Fresh protests rock China

Fresh protests rock China

Fresh protests rock China


 The fighting, which erupted on Sunday evening, left at least 156 people dead and more than 1,000 injured, according to the state news agency.

Police fired teargas on Tuesday at Han Chinese protesters armed with clubs, lead pipes, shovels and hoes, news reports said. Earlier, in an attempt to contain China’s worst ethnic violence in decades, the authorities imposed curfews, cut off cellphone and Internet services and sent armed police officers into neighbourhoods.

The official Xinhua news agency said an overnight curfew would again be imposed on Tuesday night.

Despite the authorities’ efforts to bring the situation under control, hundreds of Uighur protesters defied the police, crashing a state-run tour of the riot scene for foreign and Chinese journalists.

Wailing women

A wailing crowd of women, joined later by scores of Uighur men, marched down a wide avenue on Tuesday with raised fists and tearfully demanded that the police release Uighur men who they said had been seized from their homes after Sunday’s violence. Some women waved the identification cards of men who had been detained.

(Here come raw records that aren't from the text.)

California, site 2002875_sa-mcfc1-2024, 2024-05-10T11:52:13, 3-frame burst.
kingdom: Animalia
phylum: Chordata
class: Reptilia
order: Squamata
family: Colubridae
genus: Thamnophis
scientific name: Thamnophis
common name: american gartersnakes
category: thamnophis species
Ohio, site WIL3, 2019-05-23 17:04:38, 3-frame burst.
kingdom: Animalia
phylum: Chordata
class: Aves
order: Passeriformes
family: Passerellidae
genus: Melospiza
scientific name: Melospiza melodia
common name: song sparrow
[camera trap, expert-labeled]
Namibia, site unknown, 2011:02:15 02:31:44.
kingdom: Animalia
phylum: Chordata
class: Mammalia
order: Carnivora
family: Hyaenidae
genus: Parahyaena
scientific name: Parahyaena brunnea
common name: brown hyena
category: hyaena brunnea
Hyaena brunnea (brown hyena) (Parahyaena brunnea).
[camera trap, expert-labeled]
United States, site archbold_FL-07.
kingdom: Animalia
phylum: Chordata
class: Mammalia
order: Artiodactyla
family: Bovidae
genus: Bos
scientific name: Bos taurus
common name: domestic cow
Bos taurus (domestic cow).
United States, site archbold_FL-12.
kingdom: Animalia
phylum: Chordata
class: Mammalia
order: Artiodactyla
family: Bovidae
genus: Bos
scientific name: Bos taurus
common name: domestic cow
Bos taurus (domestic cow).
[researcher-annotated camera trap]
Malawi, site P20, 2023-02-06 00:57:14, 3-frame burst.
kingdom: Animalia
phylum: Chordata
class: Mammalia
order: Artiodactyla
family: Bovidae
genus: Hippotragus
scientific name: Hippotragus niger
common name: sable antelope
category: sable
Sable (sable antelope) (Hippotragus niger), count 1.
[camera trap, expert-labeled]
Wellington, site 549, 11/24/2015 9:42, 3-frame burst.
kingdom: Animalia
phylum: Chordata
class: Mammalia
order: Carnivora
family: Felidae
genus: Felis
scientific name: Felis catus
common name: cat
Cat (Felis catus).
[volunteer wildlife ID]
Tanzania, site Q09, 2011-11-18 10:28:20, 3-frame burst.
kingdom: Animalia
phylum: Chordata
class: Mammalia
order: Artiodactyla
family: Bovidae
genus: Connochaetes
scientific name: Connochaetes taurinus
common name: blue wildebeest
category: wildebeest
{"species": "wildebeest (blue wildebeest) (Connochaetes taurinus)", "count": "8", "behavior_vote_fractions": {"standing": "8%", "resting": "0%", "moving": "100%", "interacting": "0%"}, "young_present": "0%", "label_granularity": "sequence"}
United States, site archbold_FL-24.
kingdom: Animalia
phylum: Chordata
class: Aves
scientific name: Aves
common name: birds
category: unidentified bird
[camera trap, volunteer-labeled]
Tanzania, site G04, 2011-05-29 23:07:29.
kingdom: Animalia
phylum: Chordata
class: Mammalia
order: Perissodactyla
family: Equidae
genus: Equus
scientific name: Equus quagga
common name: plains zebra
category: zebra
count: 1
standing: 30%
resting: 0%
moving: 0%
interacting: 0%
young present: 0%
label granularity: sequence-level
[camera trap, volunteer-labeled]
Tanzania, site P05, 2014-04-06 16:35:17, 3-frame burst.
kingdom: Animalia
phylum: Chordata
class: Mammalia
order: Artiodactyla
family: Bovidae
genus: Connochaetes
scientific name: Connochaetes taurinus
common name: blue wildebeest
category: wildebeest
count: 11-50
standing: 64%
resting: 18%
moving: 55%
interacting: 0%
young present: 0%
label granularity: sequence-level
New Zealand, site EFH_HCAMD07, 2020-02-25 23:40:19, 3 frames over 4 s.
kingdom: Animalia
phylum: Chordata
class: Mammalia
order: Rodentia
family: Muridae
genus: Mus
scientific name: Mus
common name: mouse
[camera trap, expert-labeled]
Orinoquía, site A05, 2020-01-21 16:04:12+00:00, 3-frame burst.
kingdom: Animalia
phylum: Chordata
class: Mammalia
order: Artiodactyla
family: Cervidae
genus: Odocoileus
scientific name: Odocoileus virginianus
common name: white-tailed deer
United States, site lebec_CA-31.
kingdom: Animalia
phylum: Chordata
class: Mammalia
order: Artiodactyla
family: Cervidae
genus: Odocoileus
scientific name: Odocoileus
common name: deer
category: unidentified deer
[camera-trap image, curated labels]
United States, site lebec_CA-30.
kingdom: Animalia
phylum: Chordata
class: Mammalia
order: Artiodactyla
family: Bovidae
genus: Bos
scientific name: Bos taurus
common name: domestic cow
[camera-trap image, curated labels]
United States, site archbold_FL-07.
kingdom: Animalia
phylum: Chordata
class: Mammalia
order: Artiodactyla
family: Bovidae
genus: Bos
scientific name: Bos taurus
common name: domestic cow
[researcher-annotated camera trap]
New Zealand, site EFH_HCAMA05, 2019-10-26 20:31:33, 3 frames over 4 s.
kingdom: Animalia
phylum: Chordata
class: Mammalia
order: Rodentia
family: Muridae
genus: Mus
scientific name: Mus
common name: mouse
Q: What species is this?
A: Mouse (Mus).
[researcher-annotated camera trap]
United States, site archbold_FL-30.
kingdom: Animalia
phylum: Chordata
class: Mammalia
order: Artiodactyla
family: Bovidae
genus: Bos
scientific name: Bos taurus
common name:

As journalists watched, the demonstrators smashed the windshield of a police car and several police officers drew their pistols before the entire crowd was encircled by officers and paramilitary troops in riot gear.

“A lot of ordinary people were taken away by the police,” a protester named Qimanguli, a 13-year-old girl clad in a white T-shirt and a black headscarf, said, crying. She said her 19-year-old brother had been detained on Monday, long after the riots had ended.